Pistorius bekräftigt Pläne zu Einstieg des Bundes bei Rüstungskonzern KNDS
Bundesverteidigungsminister Boris Pistorius (SPD) hat bekräftigt, dass die Bundesregierung trotz des verschobenen Börsengangs am Einstieg beim Rüstungskonzern KNDS festhält. "Unser Interesse ist klar: Wir wollen diese Schlüsseltechnologie in deutschem Zugriff behalten, in Augenhöhe mit den Partnern aus Frankreich", sagte Pistorius am Dienstag bei einem Besuch des KNDS-Werks in Kassel. "In welcher Form das geschieht, das werden die Gespräche und Entscheidungen der nächsten Wochen zeigen."
Ende Juni hatten Deutschland und Frankreich die Einigung auf eine Beteiligung der Bundesregierung an dem Rüstungskonzern verkündet. Wegen der unsicheren Marktlage verschob das deutsch-französische Unternehmen dann kurz darauf seinen Börsengang, der den Einstieg des Bundes ermöglichen sollte.

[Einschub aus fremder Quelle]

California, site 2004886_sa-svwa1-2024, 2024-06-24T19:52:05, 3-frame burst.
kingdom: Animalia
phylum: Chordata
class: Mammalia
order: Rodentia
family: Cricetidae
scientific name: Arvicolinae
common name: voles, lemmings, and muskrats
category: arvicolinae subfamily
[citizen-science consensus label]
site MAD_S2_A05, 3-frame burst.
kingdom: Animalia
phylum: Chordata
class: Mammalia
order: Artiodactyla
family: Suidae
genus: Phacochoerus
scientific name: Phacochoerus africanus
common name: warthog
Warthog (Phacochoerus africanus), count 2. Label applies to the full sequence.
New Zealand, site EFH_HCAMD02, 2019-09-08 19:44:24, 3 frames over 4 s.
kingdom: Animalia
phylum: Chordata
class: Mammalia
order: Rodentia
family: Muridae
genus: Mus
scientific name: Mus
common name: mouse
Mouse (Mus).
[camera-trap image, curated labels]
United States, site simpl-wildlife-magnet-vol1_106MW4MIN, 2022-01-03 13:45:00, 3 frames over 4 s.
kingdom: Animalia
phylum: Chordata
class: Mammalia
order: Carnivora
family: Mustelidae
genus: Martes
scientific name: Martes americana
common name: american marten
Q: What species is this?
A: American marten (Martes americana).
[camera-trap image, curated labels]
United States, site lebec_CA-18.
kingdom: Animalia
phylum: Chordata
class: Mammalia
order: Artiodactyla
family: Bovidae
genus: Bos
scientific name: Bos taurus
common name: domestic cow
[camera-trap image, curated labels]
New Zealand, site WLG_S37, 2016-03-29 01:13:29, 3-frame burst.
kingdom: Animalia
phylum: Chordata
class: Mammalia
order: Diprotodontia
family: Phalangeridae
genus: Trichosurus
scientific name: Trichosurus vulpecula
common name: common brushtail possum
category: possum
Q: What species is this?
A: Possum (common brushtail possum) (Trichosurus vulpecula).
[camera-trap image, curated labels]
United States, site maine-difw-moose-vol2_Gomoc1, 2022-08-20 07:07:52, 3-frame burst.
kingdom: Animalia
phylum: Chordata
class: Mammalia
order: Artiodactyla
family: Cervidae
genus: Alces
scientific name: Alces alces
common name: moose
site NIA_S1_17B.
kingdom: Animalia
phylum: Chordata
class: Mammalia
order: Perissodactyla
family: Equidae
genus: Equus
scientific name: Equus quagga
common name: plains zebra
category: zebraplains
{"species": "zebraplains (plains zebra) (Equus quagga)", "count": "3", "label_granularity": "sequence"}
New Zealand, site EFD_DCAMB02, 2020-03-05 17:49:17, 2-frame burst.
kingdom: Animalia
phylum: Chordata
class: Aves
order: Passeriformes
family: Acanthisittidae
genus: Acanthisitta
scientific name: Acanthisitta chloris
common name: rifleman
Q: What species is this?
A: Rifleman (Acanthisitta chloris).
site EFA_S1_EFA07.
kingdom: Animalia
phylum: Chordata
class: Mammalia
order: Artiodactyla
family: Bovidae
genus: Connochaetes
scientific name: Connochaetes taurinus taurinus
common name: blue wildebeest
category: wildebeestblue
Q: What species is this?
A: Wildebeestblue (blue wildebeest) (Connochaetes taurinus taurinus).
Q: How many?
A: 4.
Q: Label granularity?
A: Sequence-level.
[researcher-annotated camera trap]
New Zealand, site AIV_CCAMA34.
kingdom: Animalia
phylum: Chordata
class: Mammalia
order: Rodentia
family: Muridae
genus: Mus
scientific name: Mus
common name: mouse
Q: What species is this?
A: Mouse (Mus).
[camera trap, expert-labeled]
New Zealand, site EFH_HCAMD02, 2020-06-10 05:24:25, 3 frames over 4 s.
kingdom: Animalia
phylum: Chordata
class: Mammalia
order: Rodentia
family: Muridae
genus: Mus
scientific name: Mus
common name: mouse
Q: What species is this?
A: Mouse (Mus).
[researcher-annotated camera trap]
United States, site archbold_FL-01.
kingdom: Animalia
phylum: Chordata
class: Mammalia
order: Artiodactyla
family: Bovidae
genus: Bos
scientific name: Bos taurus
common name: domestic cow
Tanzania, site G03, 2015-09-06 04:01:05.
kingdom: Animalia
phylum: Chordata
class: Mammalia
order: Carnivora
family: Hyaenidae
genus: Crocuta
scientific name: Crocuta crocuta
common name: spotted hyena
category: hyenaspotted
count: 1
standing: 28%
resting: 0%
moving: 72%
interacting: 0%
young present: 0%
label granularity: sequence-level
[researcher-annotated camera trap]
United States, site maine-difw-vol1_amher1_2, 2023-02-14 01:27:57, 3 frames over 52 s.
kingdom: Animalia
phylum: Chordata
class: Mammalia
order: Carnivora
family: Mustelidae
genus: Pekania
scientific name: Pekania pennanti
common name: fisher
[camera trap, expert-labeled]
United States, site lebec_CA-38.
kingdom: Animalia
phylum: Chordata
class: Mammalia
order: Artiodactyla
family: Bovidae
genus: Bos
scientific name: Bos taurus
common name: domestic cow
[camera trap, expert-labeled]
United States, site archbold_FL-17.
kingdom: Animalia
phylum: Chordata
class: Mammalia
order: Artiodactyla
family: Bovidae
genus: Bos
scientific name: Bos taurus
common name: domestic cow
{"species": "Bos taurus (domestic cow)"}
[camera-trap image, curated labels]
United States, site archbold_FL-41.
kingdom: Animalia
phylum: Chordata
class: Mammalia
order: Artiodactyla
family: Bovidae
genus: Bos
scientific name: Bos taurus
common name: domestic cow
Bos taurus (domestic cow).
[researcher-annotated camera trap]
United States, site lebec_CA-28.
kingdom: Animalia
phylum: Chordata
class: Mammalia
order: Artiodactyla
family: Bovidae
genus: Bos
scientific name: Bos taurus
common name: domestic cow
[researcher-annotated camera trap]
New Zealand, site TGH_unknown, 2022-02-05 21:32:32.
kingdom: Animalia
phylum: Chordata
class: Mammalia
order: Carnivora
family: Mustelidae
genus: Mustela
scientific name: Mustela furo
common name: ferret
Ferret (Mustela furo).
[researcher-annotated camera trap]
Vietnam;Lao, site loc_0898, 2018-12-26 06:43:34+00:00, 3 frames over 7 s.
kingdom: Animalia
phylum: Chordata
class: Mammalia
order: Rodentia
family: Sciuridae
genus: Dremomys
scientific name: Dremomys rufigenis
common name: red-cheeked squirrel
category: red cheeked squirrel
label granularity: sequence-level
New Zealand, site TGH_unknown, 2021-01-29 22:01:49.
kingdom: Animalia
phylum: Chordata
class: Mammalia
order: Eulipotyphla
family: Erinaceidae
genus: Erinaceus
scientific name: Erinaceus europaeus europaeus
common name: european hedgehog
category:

KNDS stellt neben dem Kampfpanzer Leopard 2 auch den Schützenpanzer Puma, gepanzerte Boxer-Fahrzeuge und Artilleriesysteme wie die Panzerhaubitze 2000 her. Aktuell halten der französische Staat und die deutsche Eigentümerfamilie Wegmann jeweils 50 Prozent an dem Unternehmen.
Der französische Anteil sollte laut der von Paris und Berlin verkündeten Einigung im Zuge eines Börsengangs auf 40 Prozent sinken, der Bund sollte einen Anteil in derselben Höhe von der Wegmann-Familie übernehmen. Die restlichen 20 Prozent sollten an die Börse gebracht werden - dies wurde aber Anfang Juli verschoben.
KNDS stehe als einer der größten Auftragnehmer der Bundeswehr "für deutschen Maschinenbau, für Automatisierung und Vernetzung", sagte Pistorius. Das sei "nicht nur für die deutsche Rüstungsindustrie und damit für die deutsche Verteidigungsfähigkeit" relevant, sondern auch "als Arbeitgeber und Wirtschaftsfaktor". "Und damit das so bleibt, hat sich die Bundesregierung entschieden, Anteile von KNDS zu erwerben, um sicherzustellen, dass das Know-how gesichert wird und dass wir auf Augenhöhe mit unseren französischen Partnern in Zukunft weiterarbeiten."
KNDS ist aus der Fusion von Krauss-Maffei Wegmann und dem französischen Unternehmen Nexter hervorgegangen. Der Konzern hat insgesamt rund 11.000 Mitarbeitende. In Deutschland unterhält er elf seiner weltweit 34 Standorte.
Pistorius äußerte zudem seine Unterstützung für Pläne der Automobilindustrie, in die Rüstungsproduktion einzusteigen. Die Autoindustrie habe in den letzten 120 Jahren gezeigt, "wie man Produktion skaliert, wie man flexibler wird, wie man schneller wird", sagte der Minister. Um Standorte und Fachkräfte zu halten, sollte die Produktion umgestellt werden - "von A auf B, um das zu gewährleisten". Das finde seine "volle Unterstützung".